Emissão de dinheiro dispara e a inflação não se move (e até cai), por Lauro Veiga Filho

Apesar do forte crescimento a partir de março deste ano, a base monetária no Brasil mantém-se num nível internacionalmente reduzido.

Emissão de dinheiro dispara e a inflação não se move (e até cai)

por Lauro Veiga Filho

“O mundo gira e a Lusitânia roda”, diz um famoso texto publicitário produzido, evidentemente, em terras lusitanas para animar os negócios de uma transportadora centenária. Em outro contexto, a sentença costumava ser repetida pela professora Maria da Conceição Tavares, a economista portuguesa que adotou o Brasil como seu país e tornou-se desde sempre crítica contundente do “austericídio fiscal”, encarnado nos últimos e tenebrosos anos como única possibilidade de sucesso por uma economia que se arrasta desde a recessão de 2014/2016.

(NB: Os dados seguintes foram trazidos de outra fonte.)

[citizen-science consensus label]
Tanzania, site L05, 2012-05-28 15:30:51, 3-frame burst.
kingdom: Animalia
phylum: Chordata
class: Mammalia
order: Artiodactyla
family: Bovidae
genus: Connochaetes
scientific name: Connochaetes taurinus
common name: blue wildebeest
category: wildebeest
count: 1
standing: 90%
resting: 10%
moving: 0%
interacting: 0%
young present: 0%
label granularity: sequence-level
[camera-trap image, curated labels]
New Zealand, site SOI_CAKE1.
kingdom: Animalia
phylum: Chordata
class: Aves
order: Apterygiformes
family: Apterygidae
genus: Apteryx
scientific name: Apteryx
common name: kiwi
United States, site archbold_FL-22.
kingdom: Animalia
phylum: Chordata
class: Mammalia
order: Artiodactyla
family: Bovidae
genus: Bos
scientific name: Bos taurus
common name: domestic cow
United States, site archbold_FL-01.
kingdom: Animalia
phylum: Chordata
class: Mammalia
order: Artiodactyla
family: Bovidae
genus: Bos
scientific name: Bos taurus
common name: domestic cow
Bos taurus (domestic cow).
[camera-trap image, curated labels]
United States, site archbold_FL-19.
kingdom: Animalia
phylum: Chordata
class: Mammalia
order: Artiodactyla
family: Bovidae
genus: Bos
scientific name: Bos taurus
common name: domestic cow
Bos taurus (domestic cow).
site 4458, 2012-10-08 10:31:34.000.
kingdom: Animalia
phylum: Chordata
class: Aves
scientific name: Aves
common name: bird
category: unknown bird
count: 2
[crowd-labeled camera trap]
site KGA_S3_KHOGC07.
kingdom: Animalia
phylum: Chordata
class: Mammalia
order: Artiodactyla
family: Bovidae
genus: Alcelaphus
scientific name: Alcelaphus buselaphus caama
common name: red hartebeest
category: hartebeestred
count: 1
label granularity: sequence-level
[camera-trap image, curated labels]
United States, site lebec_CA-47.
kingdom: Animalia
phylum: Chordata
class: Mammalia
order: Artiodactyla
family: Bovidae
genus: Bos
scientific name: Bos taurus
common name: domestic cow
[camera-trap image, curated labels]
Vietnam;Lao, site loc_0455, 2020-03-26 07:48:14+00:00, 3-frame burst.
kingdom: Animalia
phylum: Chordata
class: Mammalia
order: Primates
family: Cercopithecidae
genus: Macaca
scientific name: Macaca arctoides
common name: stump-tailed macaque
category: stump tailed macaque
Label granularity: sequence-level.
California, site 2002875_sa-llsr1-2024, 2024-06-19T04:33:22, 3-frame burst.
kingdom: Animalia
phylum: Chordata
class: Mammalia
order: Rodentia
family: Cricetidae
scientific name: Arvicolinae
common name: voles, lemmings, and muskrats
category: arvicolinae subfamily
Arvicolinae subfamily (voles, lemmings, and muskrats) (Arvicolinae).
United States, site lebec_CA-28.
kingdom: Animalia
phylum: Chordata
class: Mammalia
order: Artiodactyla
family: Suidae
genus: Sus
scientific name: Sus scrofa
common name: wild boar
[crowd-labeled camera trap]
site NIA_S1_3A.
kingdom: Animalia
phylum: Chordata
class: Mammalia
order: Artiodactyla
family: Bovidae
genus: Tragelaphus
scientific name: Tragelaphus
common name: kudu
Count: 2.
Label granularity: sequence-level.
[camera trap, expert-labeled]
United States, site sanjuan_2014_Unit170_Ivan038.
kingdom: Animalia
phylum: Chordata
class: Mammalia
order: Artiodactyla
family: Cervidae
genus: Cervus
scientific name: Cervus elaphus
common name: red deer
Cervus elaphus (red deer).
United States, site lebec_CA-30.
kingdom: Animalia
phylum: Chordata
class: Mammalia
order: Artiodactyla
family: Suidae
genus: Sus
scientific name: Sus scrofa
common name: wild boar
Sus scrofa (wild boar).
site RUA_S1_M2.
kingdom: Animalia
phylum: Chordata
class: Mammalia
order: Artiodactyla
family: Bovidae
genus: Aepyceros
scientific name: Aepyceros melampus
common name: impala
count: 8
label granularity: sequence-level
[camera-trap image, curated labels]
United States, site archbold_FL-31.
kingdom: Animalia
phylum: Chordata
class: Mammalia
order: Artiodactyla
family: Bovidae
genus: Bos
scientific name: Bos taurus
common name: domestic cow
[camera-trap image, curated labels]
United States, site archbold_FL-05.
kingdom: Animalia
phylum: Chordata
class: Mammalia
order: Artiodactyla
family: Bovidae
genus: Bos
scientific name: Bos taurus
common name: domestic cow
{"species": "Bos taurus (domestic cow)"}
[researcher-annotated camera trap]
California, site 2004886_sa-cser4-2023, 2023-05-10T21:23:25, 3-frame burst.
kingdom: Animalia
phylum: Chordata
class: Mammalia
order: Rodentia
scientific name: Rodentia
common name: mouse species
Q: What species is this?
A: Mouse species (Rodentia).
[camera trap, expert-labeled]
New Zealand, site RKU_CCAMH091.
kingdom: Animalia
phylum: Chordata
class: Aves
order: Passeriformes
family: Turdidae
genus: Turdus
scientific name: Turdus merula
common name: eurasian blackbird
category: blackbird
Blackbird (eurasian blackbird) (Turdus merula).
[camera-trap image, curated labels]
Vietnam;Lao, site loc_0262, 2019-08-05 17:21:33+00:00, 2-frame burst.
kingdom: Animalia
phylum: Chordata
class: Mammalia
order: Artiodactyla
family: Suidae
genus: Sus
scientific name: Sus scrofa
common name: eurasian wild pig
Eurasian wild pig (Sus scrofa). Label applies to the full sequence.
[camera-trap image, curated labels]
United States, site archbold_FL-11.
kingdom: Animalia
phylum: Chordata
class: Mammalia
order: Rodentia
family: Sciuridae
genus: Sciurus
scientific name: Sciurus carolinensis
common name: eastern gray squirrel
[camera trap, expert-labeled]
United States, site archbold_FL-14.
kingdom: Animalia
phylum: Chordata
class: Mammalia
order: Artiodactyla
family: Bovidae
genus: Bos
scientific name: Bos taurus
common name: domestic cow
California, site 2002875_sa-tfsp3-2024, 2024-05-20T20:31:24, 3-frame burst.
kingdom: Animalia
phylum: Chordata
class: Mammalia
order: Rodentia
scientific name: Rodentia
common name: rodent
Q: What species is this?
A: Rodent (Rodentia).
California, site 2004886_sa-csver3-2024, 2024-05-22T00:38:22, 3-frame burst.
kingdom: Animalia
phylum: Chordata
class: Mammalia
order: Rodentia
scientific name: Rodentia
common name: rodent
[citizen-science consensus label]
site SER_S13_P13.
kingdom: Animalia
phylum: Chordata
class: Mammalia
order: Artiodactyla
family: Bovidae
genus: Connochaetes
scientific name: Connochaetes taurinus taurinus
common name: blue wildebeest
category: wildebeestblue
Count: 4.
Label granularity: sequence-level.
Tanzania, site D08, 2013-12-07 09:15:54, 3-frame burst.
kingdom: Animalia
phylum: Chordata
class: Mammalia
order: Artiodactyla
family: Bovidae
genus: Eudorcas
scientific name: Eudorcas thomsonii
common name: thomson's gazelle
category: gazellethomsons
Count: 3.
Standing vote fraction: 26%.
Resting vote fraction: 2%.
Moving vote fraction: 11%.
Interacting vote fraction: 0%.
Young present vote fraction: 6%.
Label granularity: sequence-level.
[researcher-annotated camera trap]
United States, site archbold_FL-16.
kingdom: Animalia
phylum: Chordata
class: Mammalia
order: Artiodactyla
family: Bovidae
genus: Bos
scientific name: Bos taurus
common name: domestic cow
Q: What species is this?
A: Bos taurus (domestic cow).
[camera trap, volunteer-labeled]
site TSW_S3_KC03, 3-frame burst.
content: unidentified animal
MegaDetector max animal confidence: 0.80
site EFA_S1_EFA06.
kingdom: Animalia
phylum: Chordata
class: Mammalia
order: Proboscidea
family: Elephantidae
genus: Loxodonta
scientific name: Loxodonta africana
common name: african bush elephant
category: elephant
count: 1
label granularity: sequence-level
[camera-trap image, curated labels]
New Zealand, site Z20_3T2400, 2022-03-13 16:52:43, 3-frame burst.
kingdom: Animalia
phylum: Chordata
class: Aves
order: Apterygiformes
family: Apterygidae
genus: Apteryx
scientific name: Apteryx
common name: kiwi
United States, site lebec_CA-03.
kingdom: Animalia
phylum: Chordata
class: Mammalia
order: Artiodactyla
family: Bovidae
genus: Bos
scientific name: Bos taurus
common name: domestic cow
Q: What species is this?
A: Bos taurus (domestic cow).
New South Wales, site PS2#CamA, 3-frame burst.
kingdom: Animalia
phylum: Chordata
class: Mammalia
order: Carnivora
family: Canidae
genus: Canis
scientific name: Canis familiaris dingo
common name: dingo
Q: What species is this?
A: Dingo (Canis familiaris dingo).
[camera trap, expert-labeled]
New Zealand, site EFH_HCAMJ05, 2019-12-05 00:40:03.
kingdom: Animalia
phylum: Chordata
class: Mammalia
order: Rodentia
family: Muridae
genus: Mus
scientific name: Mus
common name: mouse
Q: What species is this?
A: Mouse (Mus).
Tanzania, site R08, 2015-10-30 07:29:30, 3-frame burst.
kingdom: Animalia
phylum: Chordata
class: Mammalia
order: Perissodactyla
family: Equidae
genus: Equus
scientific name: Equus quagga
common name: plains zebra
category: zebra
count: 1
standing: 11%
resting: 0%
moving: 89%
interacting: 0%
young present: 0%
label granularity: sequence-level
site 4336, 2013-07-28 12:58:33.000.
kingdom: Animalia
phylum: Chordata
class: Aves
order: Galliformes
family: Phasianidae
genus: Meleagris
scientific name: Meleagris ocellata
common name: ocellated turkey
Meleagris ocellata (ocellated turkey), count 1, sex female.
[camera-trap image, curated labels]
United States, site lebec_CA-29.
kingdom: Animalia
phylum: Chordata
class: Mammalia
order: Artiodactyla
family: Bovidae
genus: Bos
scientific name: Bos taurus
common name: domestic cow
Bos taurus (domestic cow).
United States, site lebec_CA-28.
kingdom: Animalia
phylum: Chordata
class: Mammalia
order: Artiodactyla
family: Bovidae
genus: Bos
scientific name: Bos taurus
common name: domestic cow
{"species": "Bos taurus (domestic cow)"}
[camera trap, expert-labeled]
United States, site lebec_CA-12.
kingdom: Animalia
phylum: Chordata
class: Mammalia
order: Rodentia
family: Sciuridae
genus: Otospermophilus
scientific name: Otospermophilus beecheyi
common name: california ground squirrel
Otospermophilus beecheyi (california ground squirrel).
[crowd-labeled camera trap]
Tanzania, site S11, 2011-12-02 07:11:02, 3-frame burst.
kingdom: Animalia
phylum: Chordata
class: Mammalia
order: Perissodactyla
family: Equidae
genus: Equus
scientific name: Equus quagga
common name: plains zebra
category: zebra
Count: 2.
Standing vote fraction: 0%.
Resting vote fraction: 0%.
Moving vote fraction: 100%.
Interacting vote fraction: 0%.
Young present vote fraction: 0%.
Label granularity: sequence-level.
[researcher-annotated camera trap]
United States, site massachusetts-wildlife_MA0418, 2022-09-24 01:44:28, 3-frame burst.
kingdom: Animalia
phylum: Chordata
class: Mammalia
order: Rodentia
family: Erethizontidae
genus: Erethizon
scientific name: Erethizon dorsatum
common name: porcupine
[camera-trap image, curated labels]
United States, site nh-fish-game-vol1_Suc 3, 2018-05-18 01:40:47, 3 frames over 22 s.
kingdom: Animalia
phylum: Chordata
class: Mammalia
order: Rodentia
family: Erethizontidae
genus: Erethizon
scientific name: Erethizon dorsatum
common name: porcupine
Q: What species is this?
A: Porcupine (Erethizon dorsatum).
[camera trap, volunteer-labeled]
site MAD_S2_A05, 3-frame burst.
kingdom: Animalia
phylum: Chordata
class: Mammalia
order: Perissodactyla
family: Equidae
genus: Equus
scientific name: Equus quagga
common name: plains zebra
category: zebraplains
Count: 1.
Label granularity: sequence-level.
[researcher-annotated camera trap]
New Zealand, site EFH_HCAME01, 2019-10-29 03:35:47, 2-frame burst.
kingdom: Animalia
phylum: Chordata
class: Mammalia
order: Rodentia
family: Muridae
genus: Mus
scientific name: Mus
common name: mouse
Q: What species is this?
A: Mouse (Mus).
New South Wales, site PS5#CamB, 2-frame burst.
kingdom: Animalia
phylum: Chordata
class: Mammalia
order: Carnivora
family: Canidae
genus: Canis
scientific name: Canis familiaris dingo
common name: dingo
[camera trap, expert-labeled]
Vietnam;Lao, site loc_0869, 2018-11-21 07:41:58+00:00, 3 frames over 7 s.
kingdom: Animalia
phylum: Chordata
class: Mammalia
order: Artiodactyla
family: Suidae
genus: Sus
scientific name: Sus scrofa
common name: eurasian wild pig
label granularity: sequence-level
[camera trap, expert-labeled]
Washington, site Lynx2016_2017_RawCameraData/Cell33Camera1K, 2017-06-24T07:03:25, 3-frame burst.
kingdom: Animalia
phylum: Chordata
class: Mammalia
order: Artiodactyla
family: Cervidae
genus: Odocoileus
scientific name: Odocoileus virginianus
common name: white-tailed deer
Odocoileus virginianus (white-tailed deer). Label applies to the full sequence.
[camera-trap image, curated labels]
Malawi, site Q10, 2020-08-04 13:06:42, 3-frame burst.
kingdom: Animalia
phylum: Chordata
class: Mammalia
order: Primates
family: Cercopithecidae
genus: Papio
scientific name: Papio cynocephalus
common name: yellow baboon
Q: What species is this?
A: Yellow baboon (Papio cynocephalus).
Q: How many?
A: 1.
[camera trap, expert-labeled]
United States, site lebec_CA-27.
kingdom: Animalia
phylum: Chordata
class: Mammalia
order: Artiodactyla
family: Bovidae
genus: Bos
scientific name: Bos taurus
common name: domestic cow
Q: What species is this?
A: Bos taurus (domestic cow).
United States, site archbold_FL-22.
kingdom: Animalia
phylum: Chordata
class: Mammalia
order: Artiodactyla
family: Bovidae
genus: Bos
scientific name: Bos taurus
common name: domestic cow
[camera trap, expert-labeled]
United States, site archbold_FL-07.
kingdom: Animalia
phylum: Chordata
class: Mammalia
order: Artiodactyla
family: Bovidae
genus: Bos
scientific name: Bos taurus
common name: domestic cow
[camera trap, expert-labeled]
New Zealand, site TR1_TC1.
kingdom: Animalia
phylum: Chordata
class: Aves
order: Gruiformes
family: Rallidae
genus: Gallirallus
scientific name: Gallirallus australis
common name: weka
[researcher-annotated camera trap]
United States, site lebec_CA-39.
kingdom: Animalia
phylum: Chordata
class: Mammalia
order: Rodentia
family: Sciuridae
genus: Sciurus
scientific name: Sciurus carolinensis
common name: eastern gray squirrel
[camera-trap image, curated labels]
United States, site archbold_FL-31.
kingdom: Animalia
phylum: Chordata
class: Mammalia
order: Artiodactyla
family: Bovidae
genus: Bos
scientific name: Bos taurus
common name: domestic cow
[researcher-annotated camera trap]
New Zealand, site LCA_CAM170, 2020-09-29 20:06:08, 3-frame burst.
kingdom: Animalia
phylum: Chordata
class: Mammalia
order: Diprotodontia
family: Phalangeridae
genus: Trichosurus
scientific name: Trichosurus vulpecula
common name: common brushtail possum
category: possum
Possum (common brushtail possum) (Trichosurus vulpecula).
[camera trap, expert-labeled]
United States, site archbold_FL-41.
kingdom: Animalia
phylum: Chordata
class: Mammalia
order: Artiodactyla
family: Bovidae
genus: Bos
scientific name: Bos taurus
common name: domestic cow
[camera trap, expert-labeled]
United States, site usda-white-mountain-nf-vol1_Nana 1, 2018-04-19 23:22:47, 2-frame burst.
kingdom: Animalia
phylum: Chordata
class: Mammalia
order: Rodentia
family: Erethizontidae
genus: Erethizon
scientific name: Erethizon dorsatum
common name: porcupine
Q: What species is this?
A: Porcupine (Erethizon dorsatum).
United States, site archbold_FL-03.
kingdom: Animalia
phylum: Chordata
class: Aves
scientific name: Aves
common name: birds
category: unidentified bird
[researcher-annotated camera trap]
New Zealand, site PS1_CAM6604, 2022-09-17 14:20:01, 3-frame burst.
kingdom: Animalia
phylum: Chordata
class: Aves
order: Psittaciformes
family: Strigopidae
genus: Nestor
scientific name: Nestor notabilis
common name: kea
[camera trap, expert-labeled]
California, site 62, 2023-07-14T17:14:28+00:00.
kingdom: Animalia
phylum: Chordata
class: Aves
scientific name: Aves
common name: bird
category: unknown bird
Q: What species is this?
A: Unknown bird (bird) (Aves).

As crises costumam romper tabus e desmentir certezas até então consideradas absolutas. Pode não parecer, mas costuma acontecer por aqui. Não que isso afete a retórica dos mercados e de seu ministro preferido. Portanto, se você é daqueles que acreditam que as emissões de moeda podem levar a uma explosão dos preços e, numa sequência “inevitável”, a uma fuga de investidores (que já estão saindo, mas por outros motivos) e à necessidade de retomar a política de juros altos, saiba que as emissões já dispararam. Mais: vinham crescendo num ritmo acima da inflação mesmo antes da crise sanitária provocada pelo Sars-CoV-2, antes explodir nos últimos meses. Nem por isso sobreveio o “caos inflacionário” antecipado pelos arautos do austericídio.

Os dados estão nos relatórios (ou “notas para a imprensa”) emitidos regularmente pelo Banco Central (BC), assim como nas pesquisas realizadas pelo Instituto Brasileiro de Geografia e Estatística (IBGE) para aferir o comportamento dos preços que formam o Índice Nacional de Preços ao Consumidor Amplo (IPCA). A base monetária, quer dizer, grosso modo, o saldo do total de dinheiro emitido pelo BC experimentou um salto de 37,75% entre o final de março e julho deste ano, subindo de R$ 307,560 bilhões para R$ 423,675 bilhões – uma elevação, portanto, de quase R$ 116,114 bilhões no período, algo como 1,6% do Produto Interno Bruto (PIB) estimado pelo BC para os 12 meses encerrados em julho deste ano. Ainda na comparação com o PIB, o saldo das emissões de moeda avançou de 4,19% em março para 5,90% em julho.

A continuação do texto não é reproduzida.